Auf einem der im Rijksmuseum ausgestellten A-I-Z-Titelblätter ist Reichspropagandaminister Joseph Goebbels dargestellt, wie er Karl Marx' ikonischen Bart auf HitlersGesicht klebt. Das Magazin erklärt, dass Goebbels den "Führer" davon überzeugt habe, den Bart des kommunistischen Denkers zu tragen, wenn er Reden vor Arbeitern halte - in dem verzweifelten Versuch, die Arbeiterklasse dazu zu bringen, nationalsozialistische Ideen anzunehmen.

Die Leser verstanden, dass es sich um Satire handelte, betont Rooseboom: "Es war allen klar, dass Heartfield nicht versuchte, die Menschen glauben zu machen, die von ihm geschaffenen Szenen hätten tatsächlich stattgefunden."

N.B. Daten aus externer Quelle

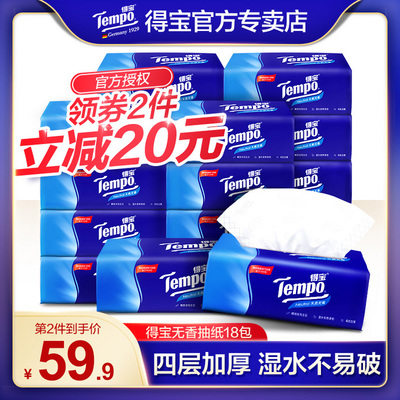 家居用品日用百貨 淘寶天貓產(chǎn)品主圖800.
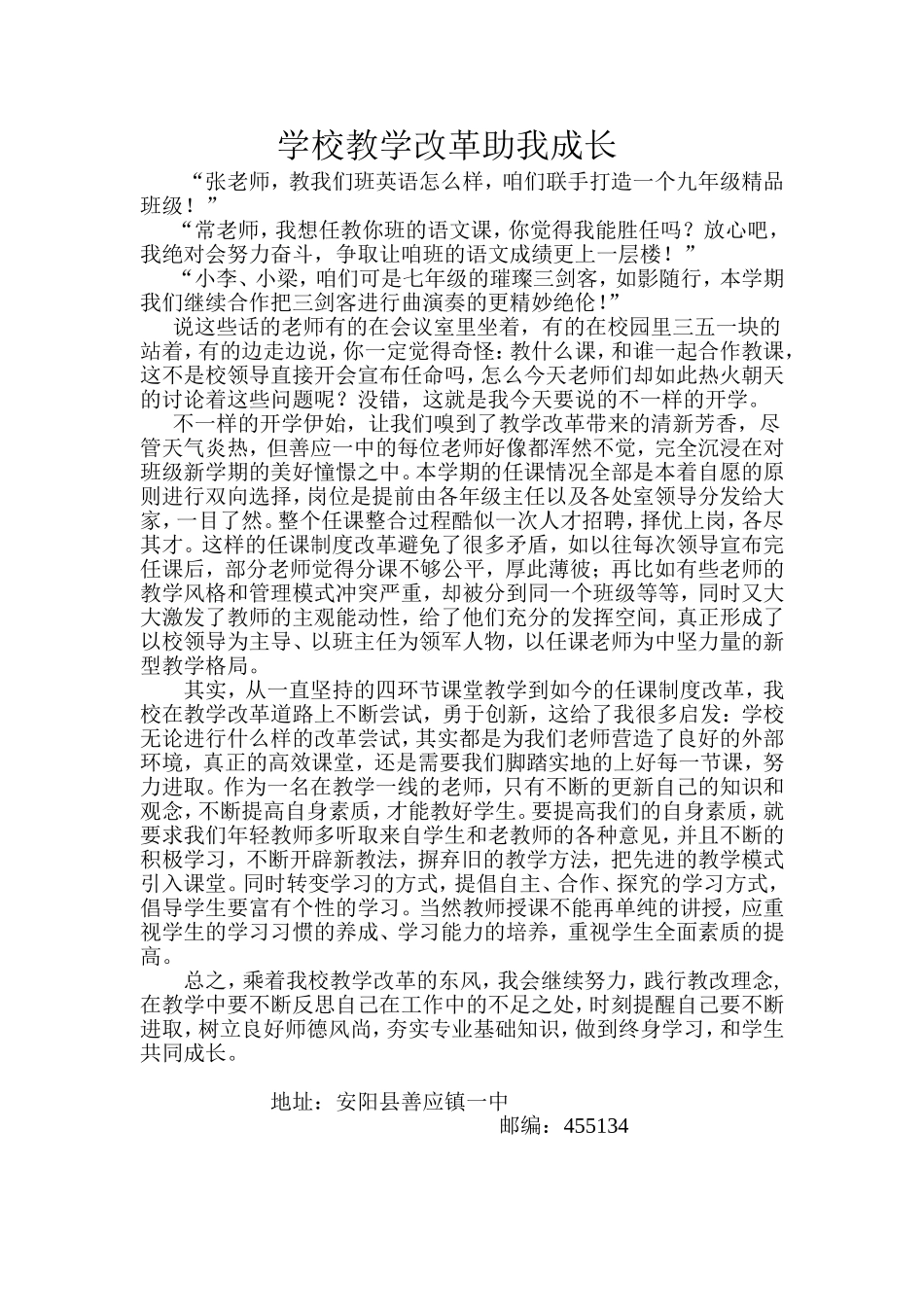 学校教学改革助我成长杜新芳善应一中_第2页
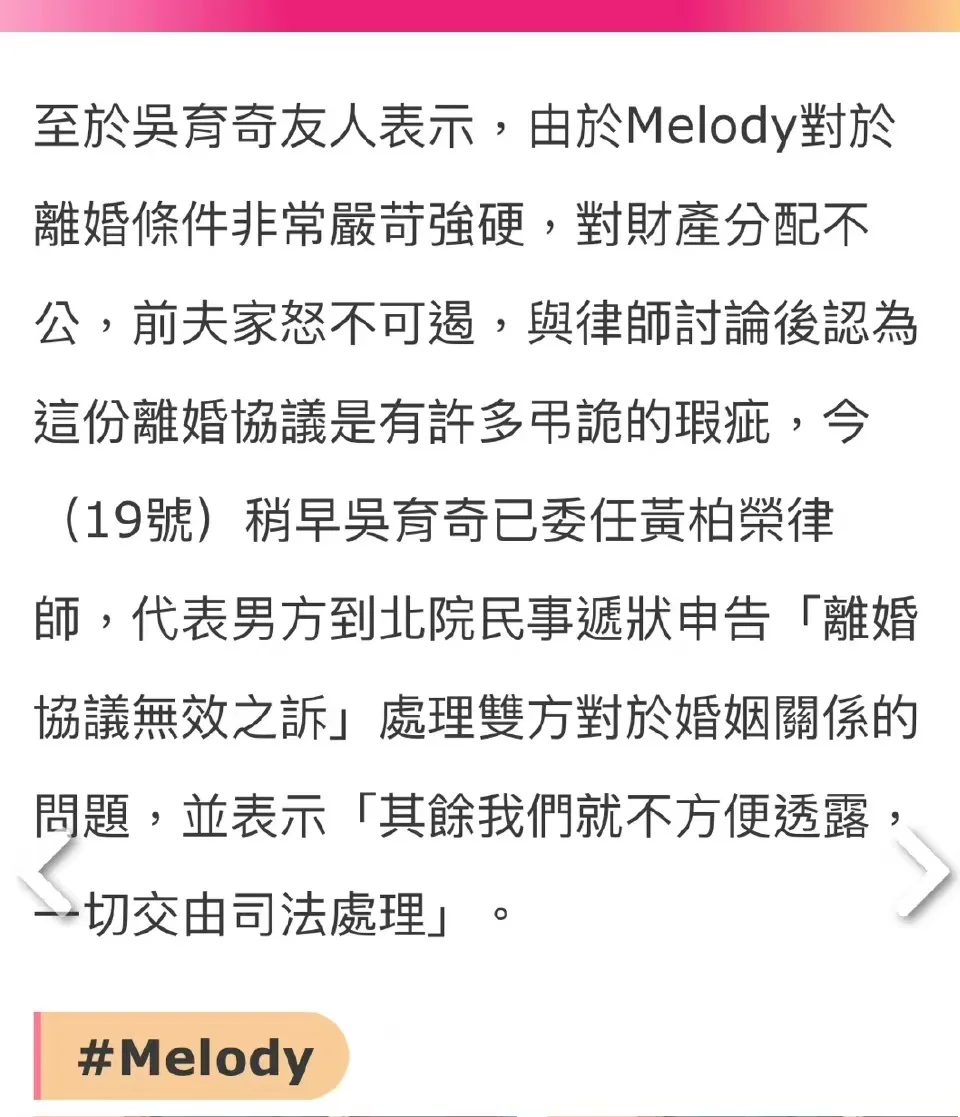 曝Melody被前夫起诉 称遭女方诱导签下不平等协议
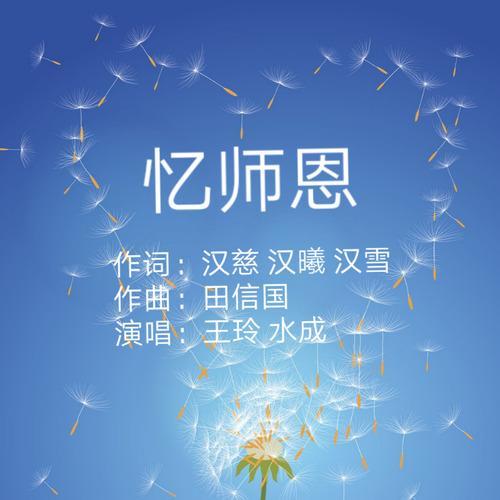 【红色文化】悼念蕨薇老社长闫文祥先生词/润牙子编辑（图3）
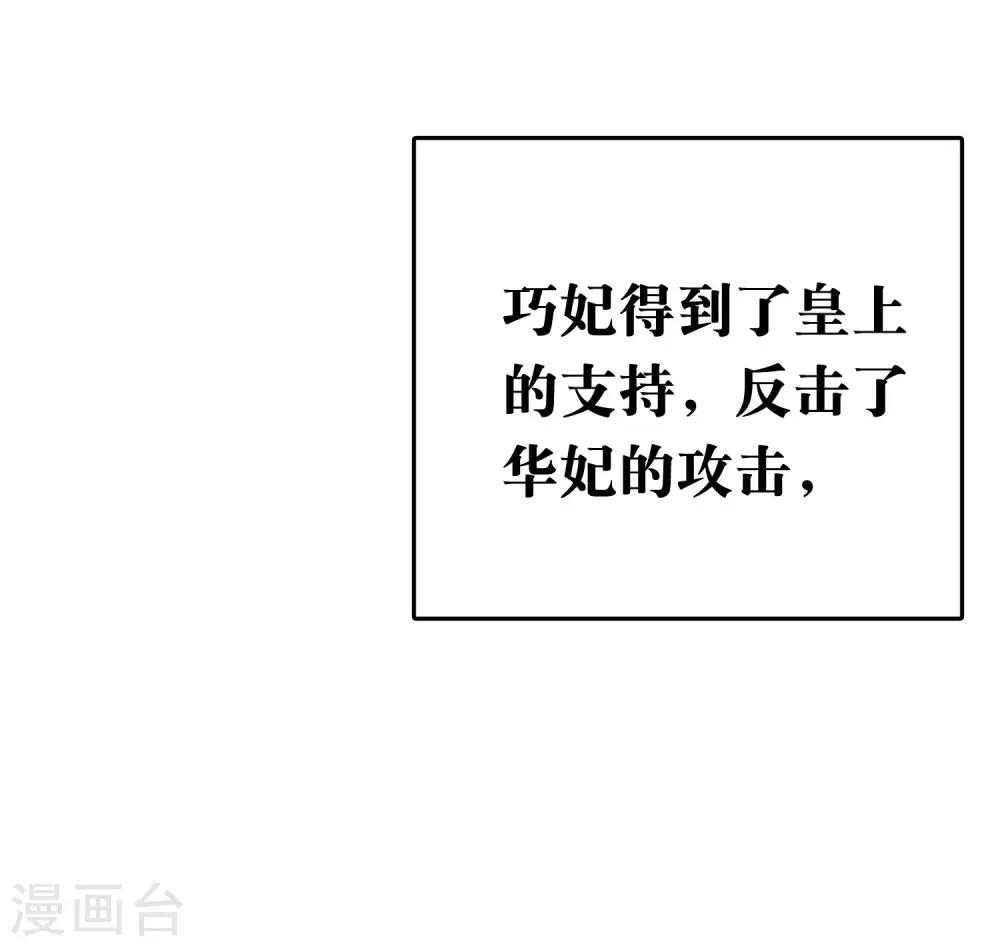 第54话(1/2)-第74话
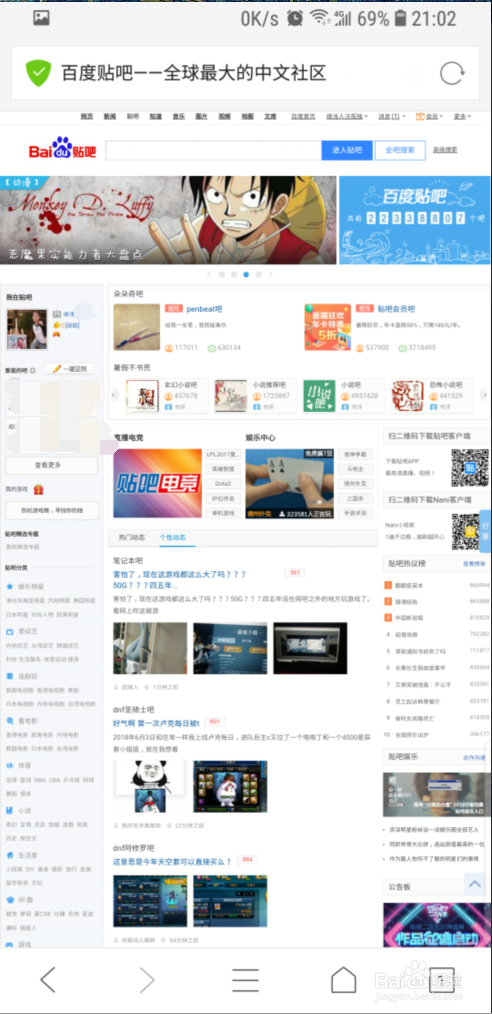 手机QQ浏览器怎样将网页切换至电脑版。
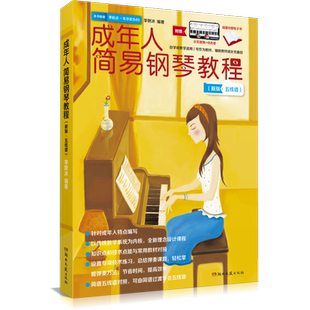 成年人简易钢琴教程 自学基础初级入门教材 钢琴曲谱简谱五线谱书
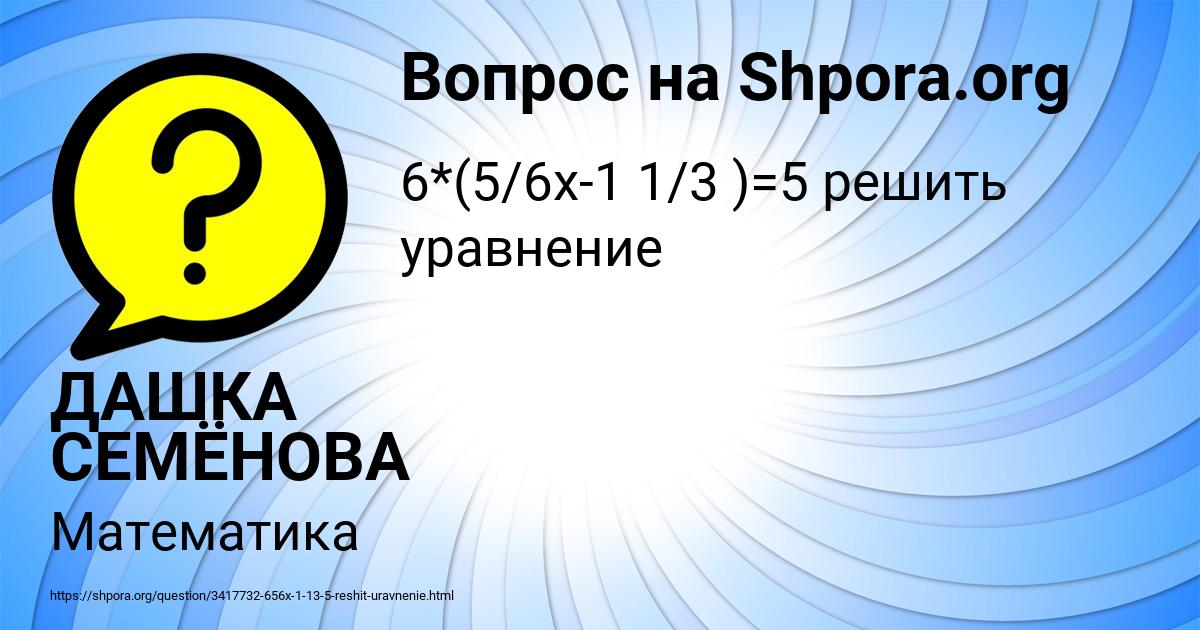 Картинка с текстом вопроса от пользователя ДАШКА СЕМЁНОВА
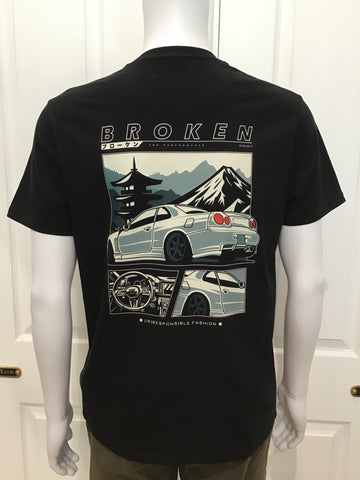 B R O K E N Top Performance Organic T-shirt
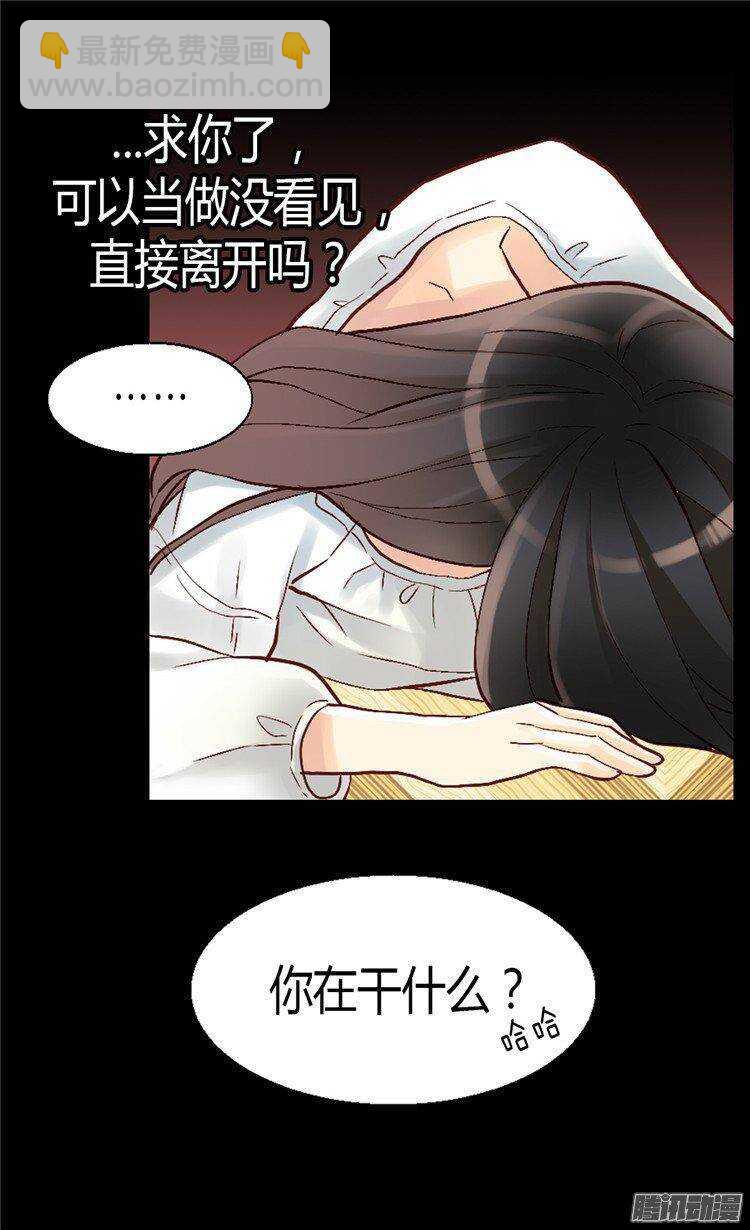 第41话 过去的梦境20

USA New York | Fotomontage | Fliegendes Auto über dem Mulberry Bend Park, vor 1908
Fliegendes Auto über New York: Postkartenmotiv von 1908Bild: rijksmuseum.nl

Mehr Bilder an einem Tag als früher in einem Leben

Insgesamt sei wenig über die Rezeption manipulierter Fotos um die Wende zum 20. Jahrhundert bekannt, sagt Rooseboom. Klar sei jedoch, dass die Menschen viel weniger Bildern ausgesetzt waren. "Heute sehen wir jeden Tag mehr Bilder oder Fotos, als ein Mensch im 19. Jahrhundert in seinem ganzen Leben gesehen hätte." 

Und genau darin liegt heute das Problem. Früher war es die geringe Bildkenntnis der Menschen, die es einfacher machte, sie mit manipulierten Fotos zu täuschen. Heute hingegen scrollen wir oft so schnell durch eine Flut von Bildern, dass uns genau jene Details entgehen, die einen KI-generierten Fake entlarven würden.